§ **The task**:
After locating the line with "45+5 milyon euro'ya Greenwood" in the entries below, output it and each following line up to and including the line with "Kalee Rogers Husband", exactly and without pictures.

§ **Extracted data**:
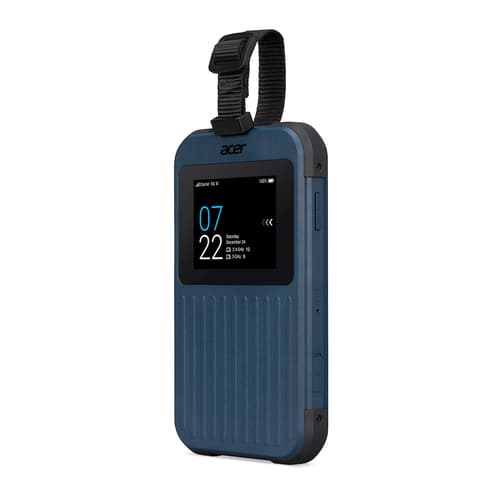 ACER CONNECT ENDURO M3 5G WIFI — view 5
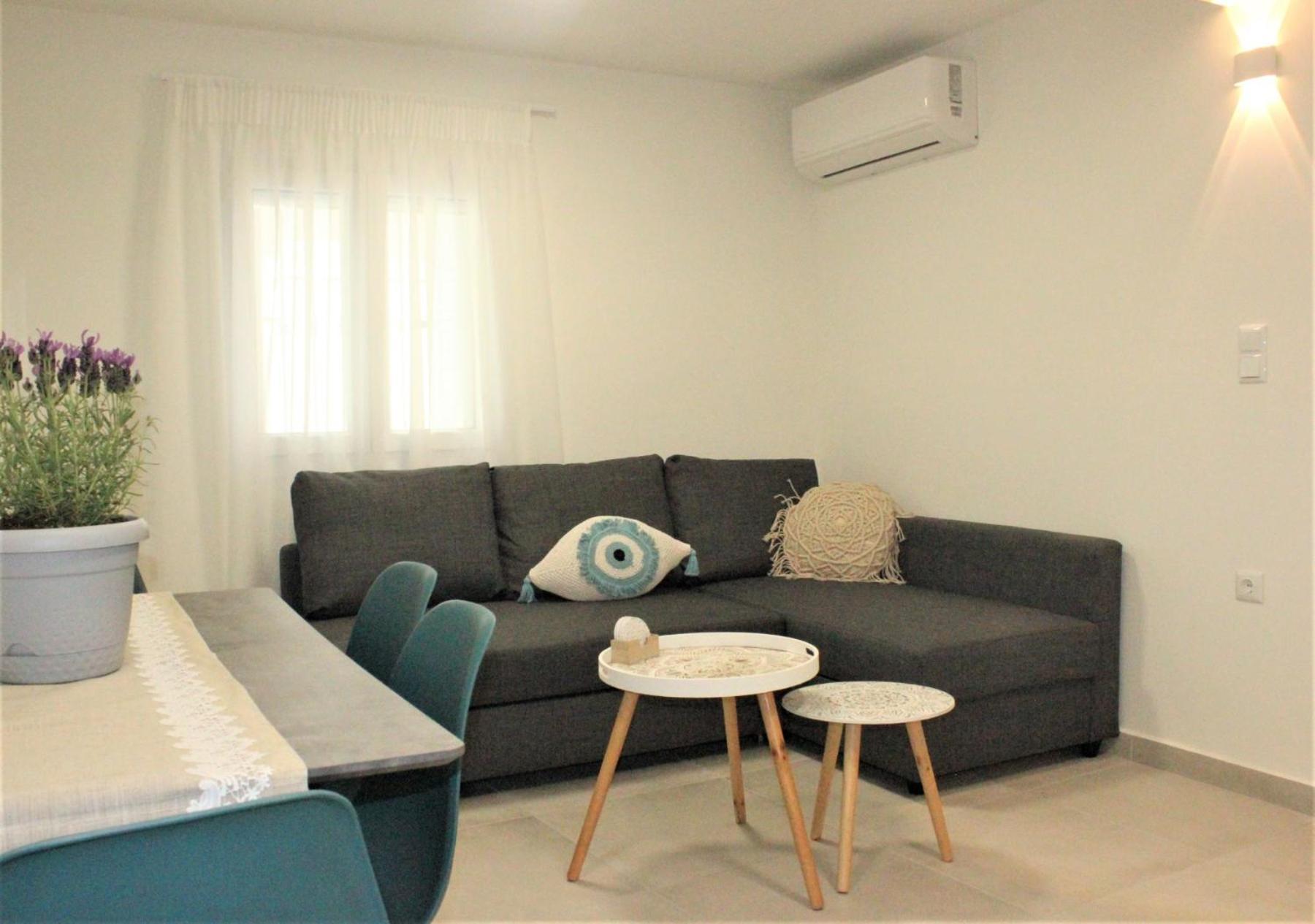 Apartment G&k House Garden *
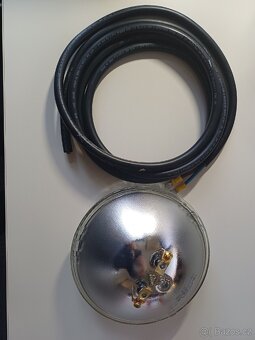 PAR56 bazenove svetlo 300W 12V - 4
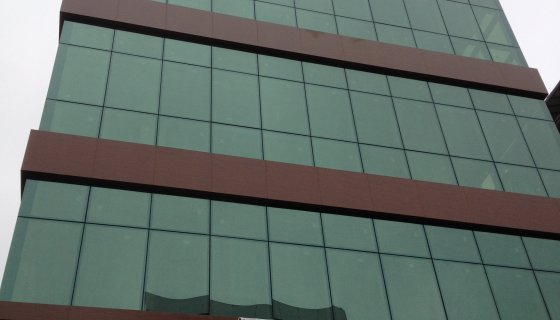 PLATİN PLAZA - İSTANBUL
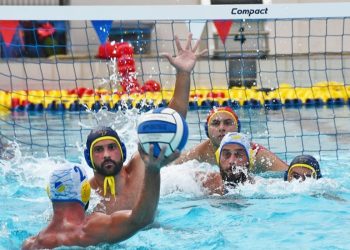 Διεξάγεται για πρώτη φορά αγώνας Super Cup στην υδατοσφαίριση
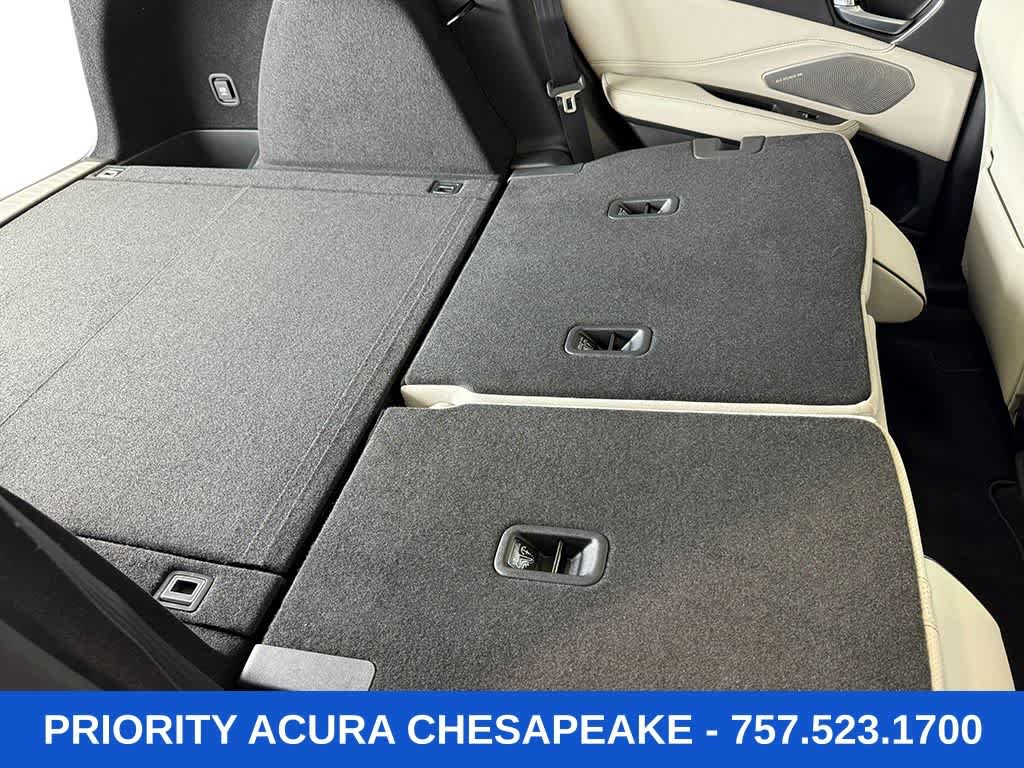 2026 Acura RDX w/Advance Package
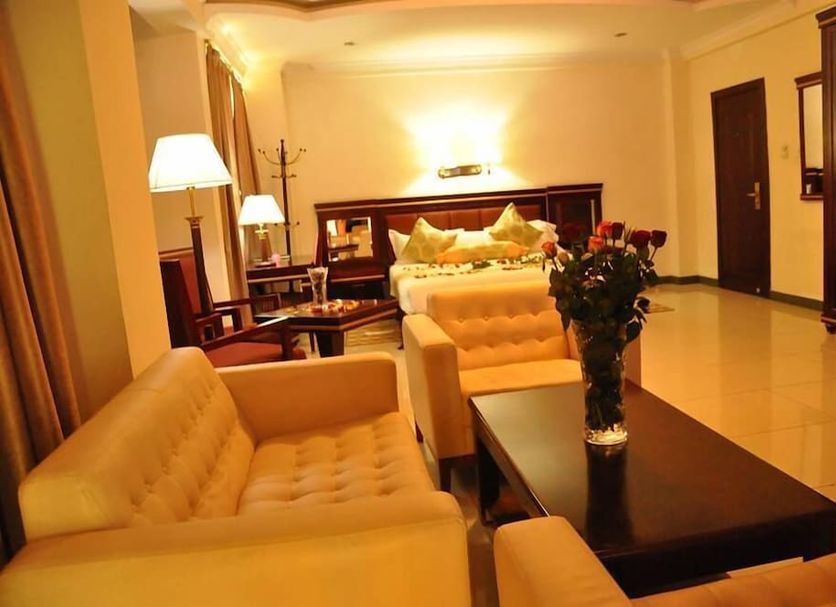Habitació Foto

---

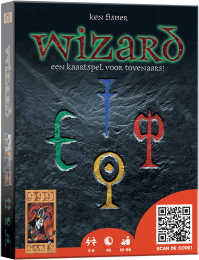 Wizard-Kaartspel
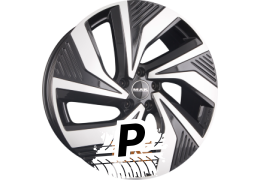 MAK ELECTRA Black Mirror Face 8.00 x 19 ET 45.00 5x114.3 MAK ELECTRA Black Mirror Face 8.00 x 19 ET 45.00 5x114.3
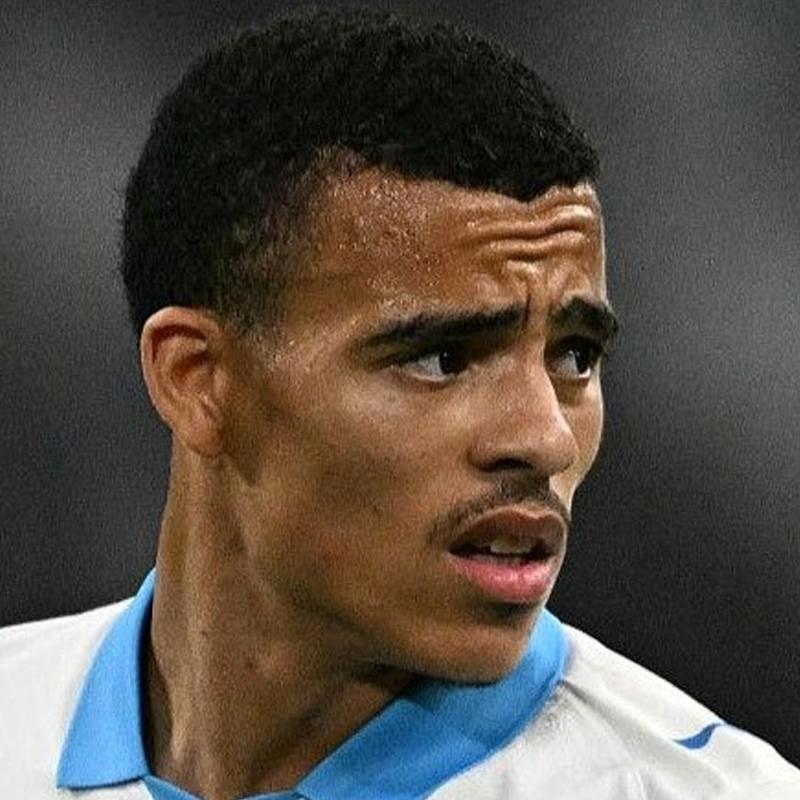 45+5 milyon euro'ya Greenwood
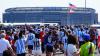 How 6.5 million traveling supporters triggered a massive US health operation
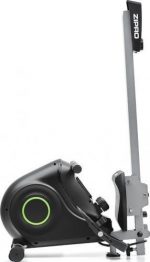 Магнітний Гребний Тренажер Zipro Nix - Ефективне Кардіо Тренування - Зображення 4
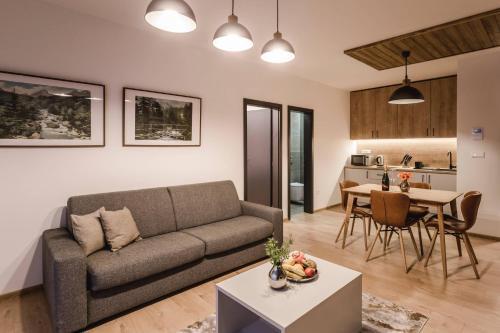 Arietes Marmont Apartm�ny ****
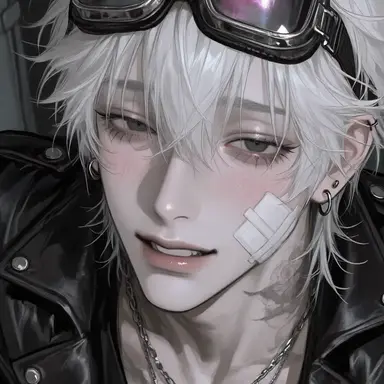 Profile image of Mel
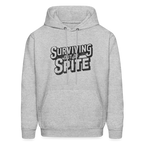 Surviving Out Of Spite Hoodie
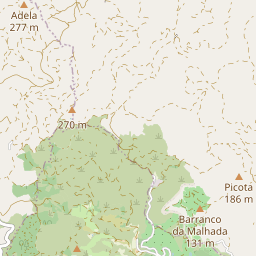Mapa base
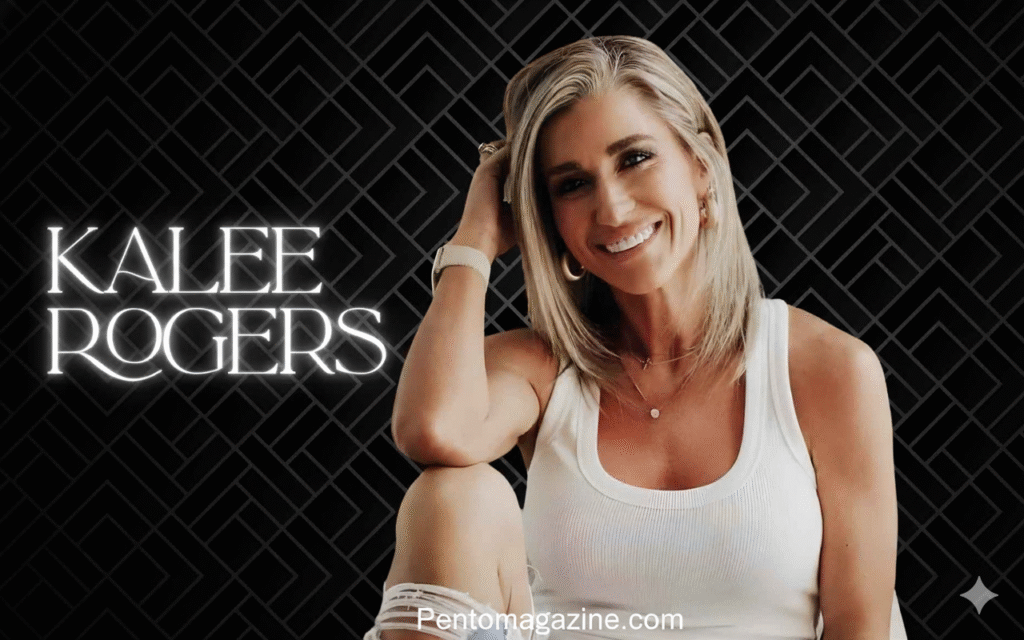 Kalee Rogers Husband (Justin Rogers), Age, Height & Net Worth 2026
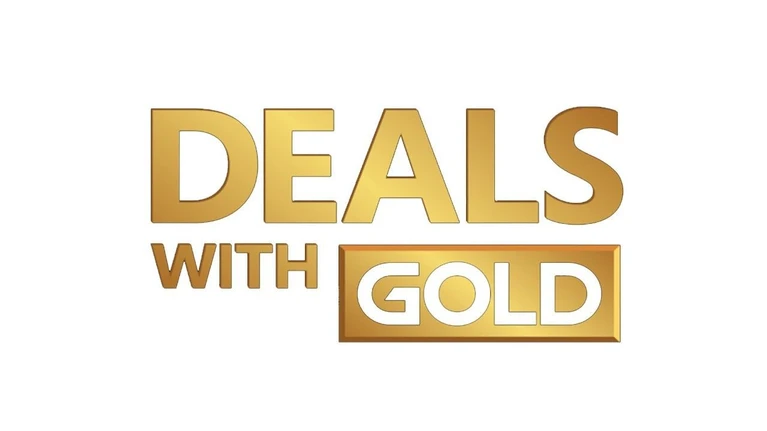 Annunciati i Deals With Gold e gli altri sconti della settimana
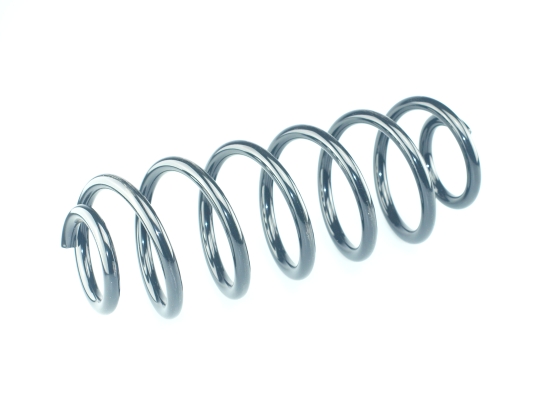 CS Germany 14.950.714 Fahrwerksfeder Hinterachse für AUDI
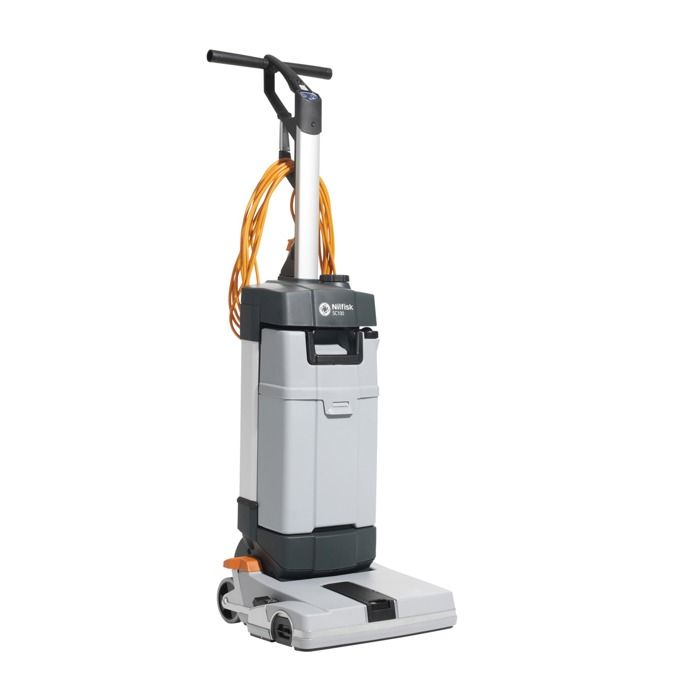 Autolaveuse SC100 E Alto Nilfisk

§ **Result for this task**:
 45+5 milyon euro'ya Greenwood
 How 6.5 million traveling supporters triggered a massive US health operation
 Магнітний Гребний Тренажер Zipro Nix - Ефективне Кардіо Тренування - Зображення 4
 Arietes Marmont Apartm�ny ****
 Profile image of Mel
 Surviving Out Of Spite Hoodie
Mapa base
 Kalee Rogers Husband (Justin Rogers), Age, Height & Net Worth 2026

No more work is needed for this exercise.